- Exercise:
Can you pull out, word for word, the passage in the piece on the Blazing Combat reissue that runs from "Thankfully, Blazing Combat‘s" to "name a few."?

- Excerpt to read:
:::::

Of 29 battle stories in Fantagraphics’ re-issue of legendary ’60’s war comic Blazing Combat, four are set in WW1. One is about British ace Billy Bishop. Another depicts the American Expeditionary Force at Cantigny.

Blazing Combat cover

© All Rights Reserved Fantagraphics

War is nothing but tragedy – a cutting short of lives that ought to have gone on much longer.

It’s ironic that the life of one of the finest war comics ever published in the 1960’s, Blazing Combat, was itself cut short. It wasn’t for lack of talent. Blazing Combat was written and illustrated by some of the greatest names in 20th-century comics. It died because it succeeded in driving home the tragedy of war. That was bound to draw the ire of powerful entities — ones whose interest lay in promoting a new and costly war… in Vietnam. By its fourth issue, Blazing Combat would be driven from the American publishing scene.

You can’t keep a great comic magazine down

Thankfully, Blazing Combat‘s four-issue run lives again in a single volume from Fantagraphics Books. All 29 stories are there, written by the late, legendary Archie Goodwin and illustrated by such 20th-century comics legends as Wally Wood, Gray Morrow, Alex Toth, John Severin, Russ Heath and Reed Crandall, to name a few.

The conflicts depicted in Blazing Combat span a 20-some centuries period, from the Peloponnesian war through The American Revolution, the War Between the States, two World Wars, plus Korea and Vietnam. Four stories (“Cantigny,” “Lone Hawk,” “How It Began” and “The Trench.”) are set in the First World War.

:::::

- Collected material:
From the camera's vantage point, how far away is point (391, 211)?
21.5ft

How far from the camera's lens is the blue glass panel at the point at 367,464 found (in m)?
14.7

:::::

- Task solution:
Thankfully, Blazing Combat‘s four-issue run lives again in a single volume from Fantagraphics Books. All 29 stories are there, written by the late, legendary Archie Goodwin and illustrated by such 20th-century comics legends as Wally Wood, Gray Morrow, Alex Toth, John Severin, Russ Heath and Reed Crandall, to name a few.